Why There’s a ‘Biting Commercial Imperative’ to Manage Upstream Assets
Effective corrosion management techniques are essential for the upstream oil and gas industry. The National Association of Corrosion Engineers (NACE) estimates that the problem costs the United States alone $270 billion (£177 billion) per year and government studies suggest that the direct cost of corrosion equates to 3 to 4 percent of the GDP of industrialised nations.
The current economic climate means that the upstream oil and gas industry cannot afford to deal with the loss of earnings, and potentially costly compensation, following a shut down or leak due to corrosion.
Higher levels of acidity in crude oils on the market today also makes corrosion management an integral part of refining as well, making the process a priority across the whole industry.
April 24th 2010 represented the first world corrosion day, as NACE served to highlight the importance of understanding that corrosion management is an issue that should be considered at all times by the upstream oil and gas industry.
"In the public, industry and government, the term ‘corrosion’ is usually recognised only if spectacular damage occurs as a result of corrosion attack, sometimes in dramatic form of a bridge collapse or a pipeline leak or explosion.
"Thus, there is a significant need for increased awareness of corrosion as a phenomenon and as a risk," the organisation explained.
Asset Integrity in the Upstream Oil and Gas Industry
Asset integrity should be one of the first priorities for the upstream oil and gasindustry, which is seeing falling levels of investment, according to Brent Fraser, upstream lead account executive, Shell Global Solutions (Malaysia).
"The consequences of failing to maintain assets can be significant.
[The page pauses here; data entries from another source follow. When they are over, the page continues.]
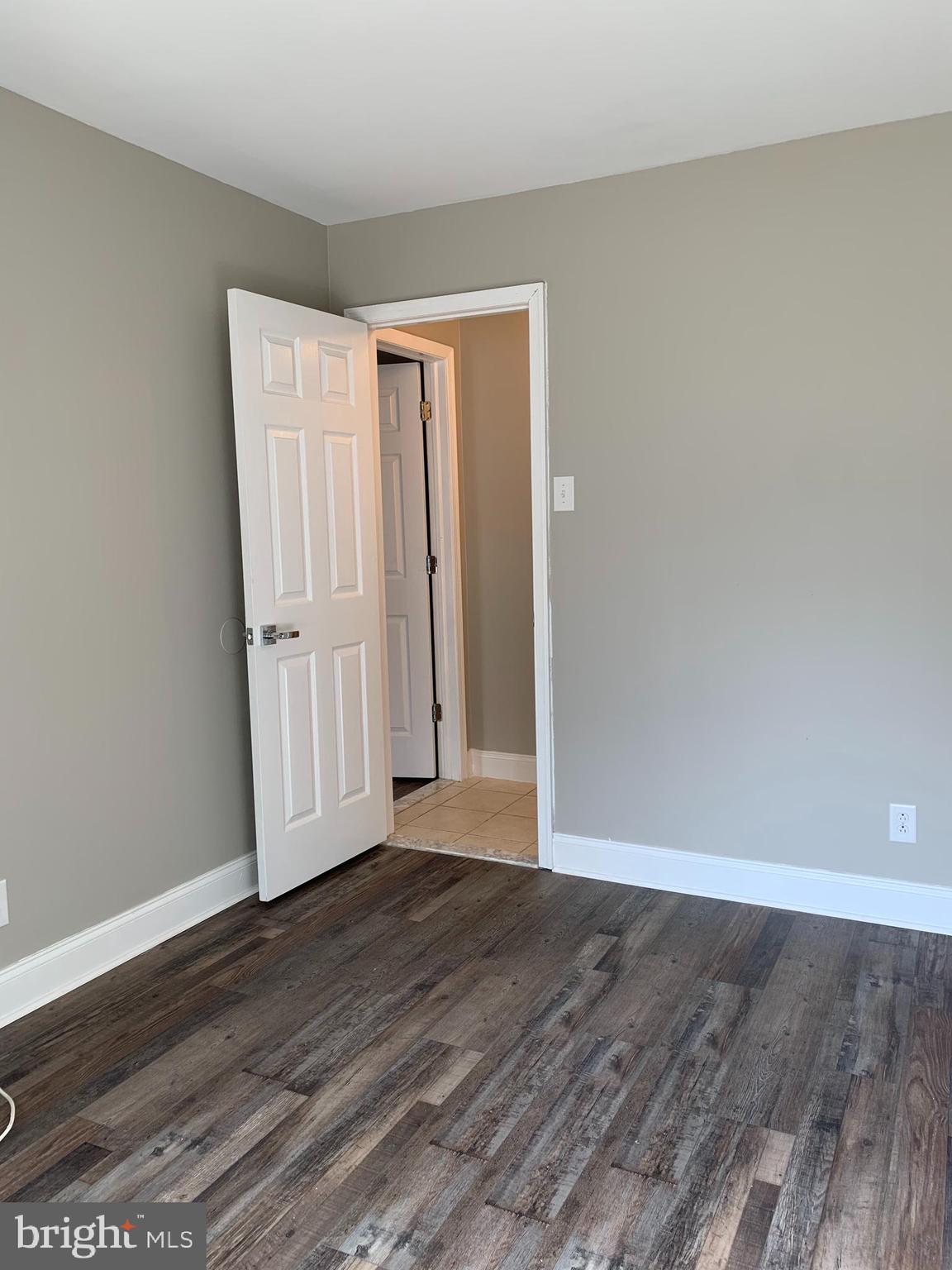 15-17 Buttonwood Road Voorhees, NJ 08043 - Photo 13 of 14 Bedroom 2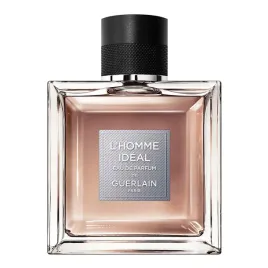 guerlain-l-homme-ideal-edp-woda-perfumowana-dla-mezczyzn-perfumy-meskie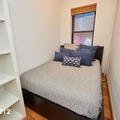 3 bedrooms apartment for rent in Nolita / Bowery - Manhattan, New York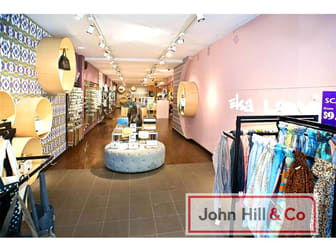Shop 2A/134 Burwood Road Burwood NSW 2134 - Image 3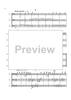 Musica Festiva - Score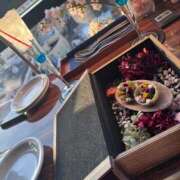 ヒメ日記 2026/03/09 09:04 投稿 さら Lolipop 横浜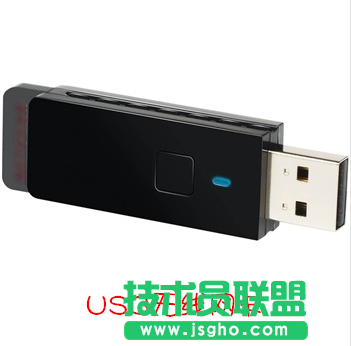 台式机如何无线上网 台式机无线上网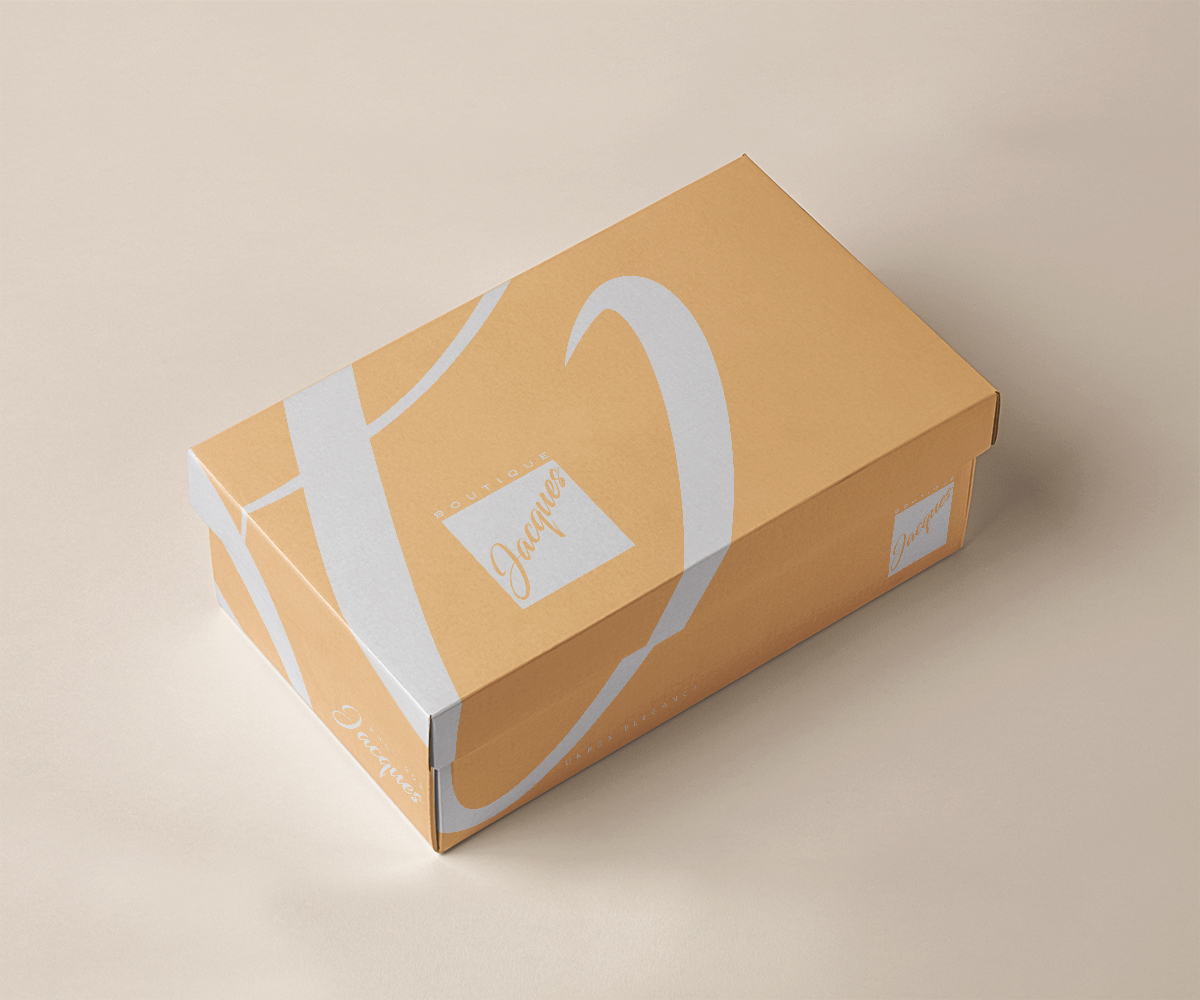 Packaging Design by WNP for this project | Design #30357036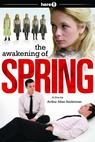 The Awakening of Spring (2008)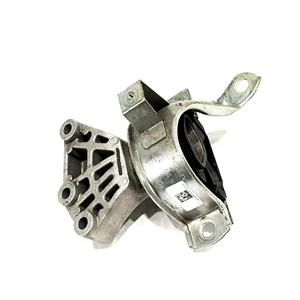 SUPPORT MOTEUR FIAT Panda 3ème Série 5192908200 199 B1.000, 312 B1.000, 330 A1.000 Diesel 1300 (12>) - Product Image 2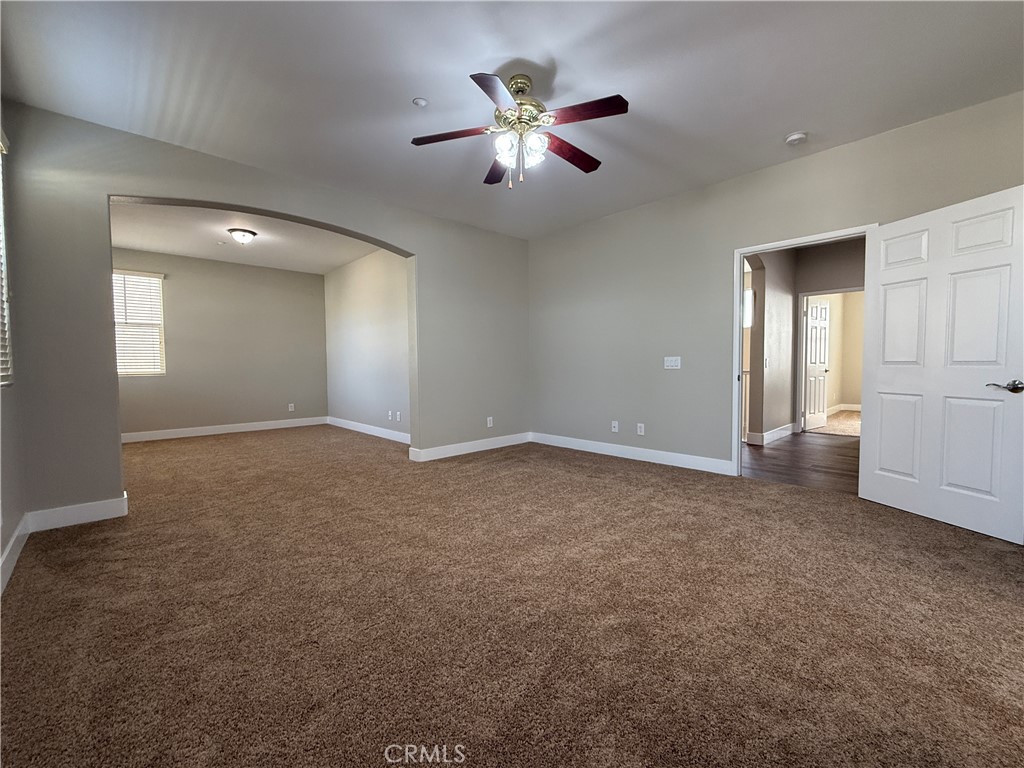 7216 Riley Drive Fontana, CA 92336 - Photo 11 of 22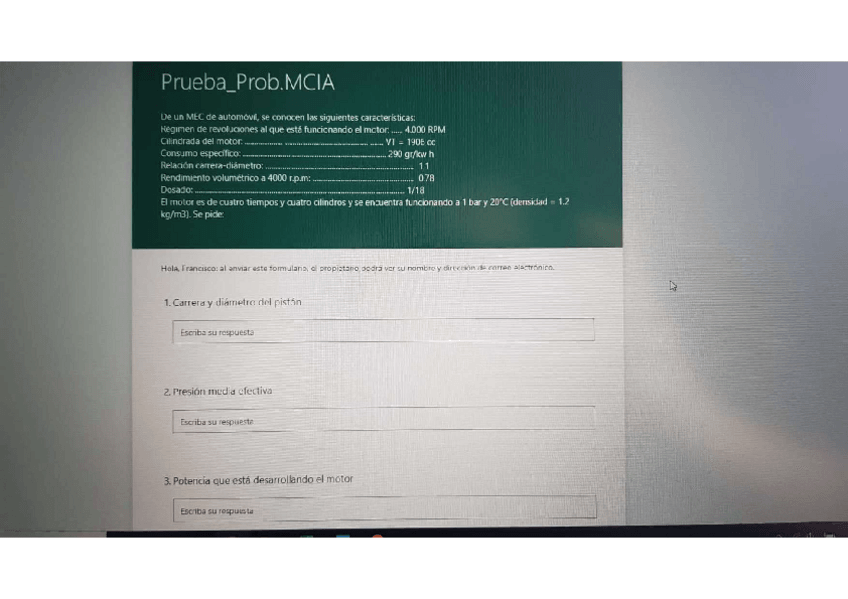 Miniatura del documento Examen-Mayo-2020-MTH-Problema-1.pdf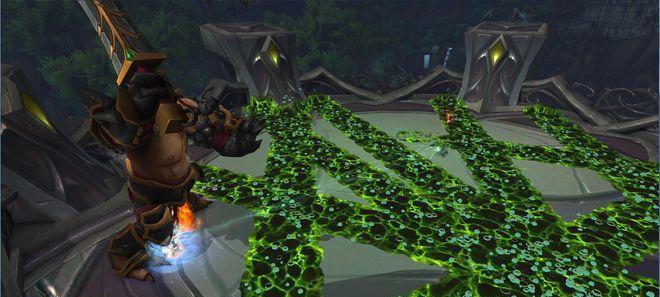 看这些MySQL的重要知识点，吃透它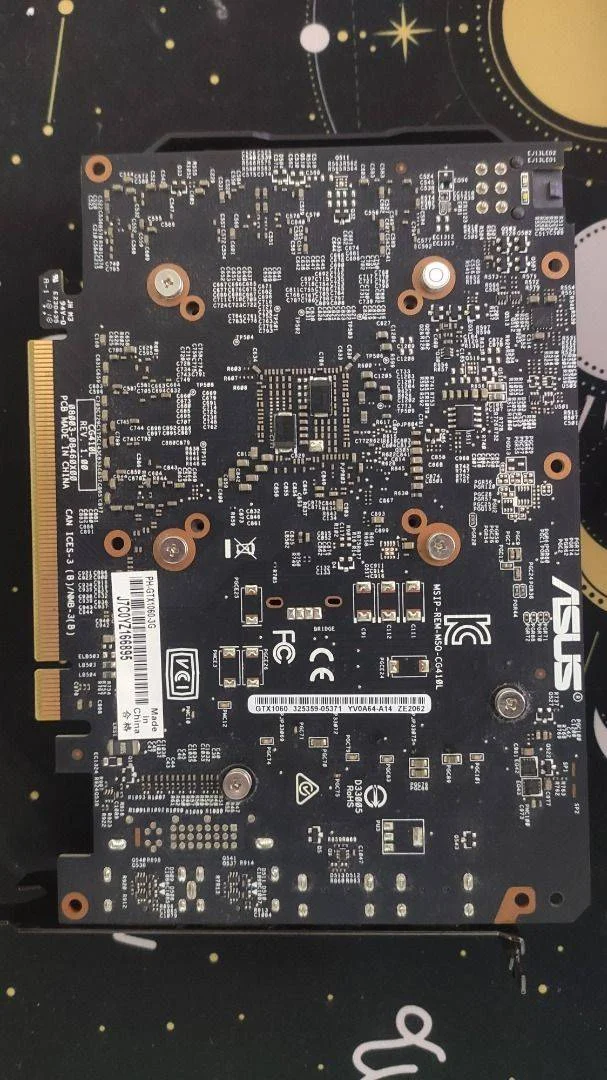 asus_gtx10603g_negotiable_1712147478_9db78cac_progressive.webp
One study suggests that the cost of corrosion for the US oil and gas sector is in the order of $1.3 billion a year–and that says nothing about less tangible costs that a business may experience," Fraser explained.
Shell highlighted that there is a "biting commercial imperative" for companies in the upstream oil and gas industry to work with their existing fields which are approaching maturing and effectively manage their upstream assets.
It is for this reason that Shell implemented a detail system for regularly inspecting assets and the status of equipment–the focused asset integrity review (FAIR).
Technological advancements mean that corrosion management techniques are likely to move on in the 20 years that an oil field or gas reserve is fit for extraction.
Retrofitting devices is one way for the upstream oil and gas industry to keep up to date. A collaboration between FORCES technology and Deepwater Corrosion services earlier this year aims to increase innovation in this area, including advancements in cathodic protection—which is used with or without coating to protect subsea metals.
An example of when the companies' expertise has been put into action includes when FORCES technology was called in to inspect and retrofit the cathodic protection systems on the Tartan and Scapa fields owned by Talisman energy.
Using the Seacorr system, an advanced computer programme designed for modelling and design of offshore cathodic protection, the company was able to establish the need for retrofitting of anodes and/or impressed current and optimise the retrofit designs.
Torbjorn Sotberg, market director of FORCE Technology Norway, commented that the partnership will allow "projects to be managed effectively in a seamless way."
"Already in this initiation phase of the collaboration we see great interest from several offshore oil and gas producers," Sotberg added.
Technology which is being developed for the upstream oil and gas industry by the pair includes Subsea Cathodic Protection Monitoring Systems, a RetroClamp Subsea Clamping System and a Cathodic Protection Stabilization Mattress.